During the month of February in 1968, Swenson picketed alone outside the Museum of Modern Art wielding only a giant question mark. Amid a period of profound social and political upheaval, Swenson put his body on the line to ask: What if the gatekeepers of modernist abstraction no longer held sway over New York’s art world? What could our institutions become? What would our artists produce?

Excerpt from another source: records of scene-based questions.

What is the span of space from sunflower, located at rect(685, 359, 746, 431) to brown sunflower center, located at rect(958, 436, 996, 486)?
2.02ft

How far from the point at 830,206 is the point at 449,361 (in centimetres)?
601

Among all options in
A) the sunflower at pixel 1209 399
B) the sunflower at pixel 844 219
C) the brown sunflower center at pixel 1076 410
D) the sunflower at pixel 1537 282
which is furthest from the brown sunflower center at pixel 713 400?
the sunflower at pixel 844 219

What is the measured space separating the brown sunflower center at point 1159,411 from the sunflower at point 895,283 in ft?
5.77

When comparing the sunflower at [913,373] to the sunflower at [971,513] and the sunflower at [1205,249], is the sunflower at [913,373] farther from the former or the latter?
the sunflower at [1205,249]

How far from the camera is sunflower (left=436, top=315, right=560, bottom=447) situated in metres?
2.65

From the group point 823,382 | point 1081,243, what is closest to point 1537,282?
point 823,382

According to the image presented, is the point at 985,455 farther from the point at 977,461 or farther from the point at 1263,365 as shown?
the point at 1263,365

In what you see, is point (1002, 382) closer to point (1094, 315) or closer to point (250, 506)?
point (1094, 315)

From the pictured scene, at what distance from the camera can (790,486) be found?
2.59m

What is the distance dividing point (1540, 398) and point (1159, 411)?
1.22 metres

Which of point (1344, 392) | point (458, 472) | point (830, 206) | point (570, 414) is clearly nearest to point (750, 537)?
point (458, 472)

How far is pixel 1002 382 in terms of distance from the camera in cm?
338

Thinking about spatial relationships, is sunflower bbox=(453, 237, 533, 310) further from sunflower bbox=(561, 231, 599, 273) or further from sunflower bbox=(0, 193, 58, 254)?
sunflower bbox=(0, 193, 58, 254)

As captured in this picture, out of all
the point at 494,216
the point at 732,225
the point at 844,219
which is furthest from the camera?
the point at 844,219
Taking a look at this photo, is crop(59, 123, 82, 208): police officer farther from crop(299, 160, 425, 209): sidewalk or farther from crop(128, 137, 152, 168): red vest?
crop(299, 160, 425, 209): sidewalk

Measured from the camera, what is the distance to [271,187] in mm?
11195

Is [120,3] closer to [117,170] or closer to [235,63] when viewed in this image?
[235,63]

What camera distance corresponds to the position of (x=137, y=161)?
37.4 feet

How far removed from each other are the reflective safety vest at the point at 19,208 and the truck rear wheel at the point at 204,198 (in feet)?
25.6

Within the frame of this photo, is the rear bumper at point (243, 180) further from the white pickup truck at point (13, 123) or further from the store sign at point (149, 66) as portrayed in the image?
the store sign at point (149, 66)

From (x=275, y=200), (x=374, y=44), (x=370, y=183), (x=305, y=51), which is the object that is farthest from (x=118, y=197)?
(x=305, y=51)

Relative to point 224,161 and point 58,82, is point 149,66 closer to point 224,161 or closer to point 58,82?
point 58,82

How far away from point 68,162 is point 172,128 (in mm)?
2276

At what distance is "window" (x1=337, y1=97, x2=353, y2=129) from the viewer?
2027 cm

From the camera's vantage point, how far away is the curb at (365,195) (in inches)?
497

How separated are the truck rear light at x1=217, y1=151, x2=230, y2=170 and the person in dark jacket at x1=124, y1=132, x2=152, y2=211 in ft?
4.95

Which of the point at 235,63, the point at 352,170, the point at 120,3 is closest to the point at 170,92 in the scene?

Using Swenson’s unanswered questions as a provocation, this panel explores other traditions of criticism and curating that emerged from the 1960s. What did it mean to reject modernist appeals to purity and coherence, and refuse to cordon the intensity of social and political life off from one’s work? How did criticism and curating change in response to other demands and commitments?
SPEAKERS
Sampada Aranke is an Associate Professor of Art History and Comparative Studies at Ohio State University. Her research interests include performance theories of embodiment, visual culture, and black cultural and aesthetic theory. Her work has been published in e-flux, Artforum, Art Journal, ASAP/J, and October and she is the author of Death’s Futurity: The Visual Life of Black Power (2023).
Julia Bryan-Wilson is a Professor of Contemporary Art and LGBTQ+ Studies at Columbia University, and Curator-at-Large at the Museu de Arte de São Paulo (MASP). She co-curated the exhibition Lotty Rosenfeld: Disobedient Spaces at the Wallach Art Gallery.
Josh T. Franco is an artist and art historian from West Texas. He is Collector at Large at the Smithsonian's Archives of American Art. He recently co-curated the exhibition Felix Gonzalez-Torres: Always to Return that took place in Washington D.C.
Jennifer Sichel is Assistant Professor of Contemporary Art and Theory at the University of Louisville, Hite Institute of Art and Design. She is the author of Criticism Without Authority: Gene Swenson's and Jill Johnston's Queer Practices (2025).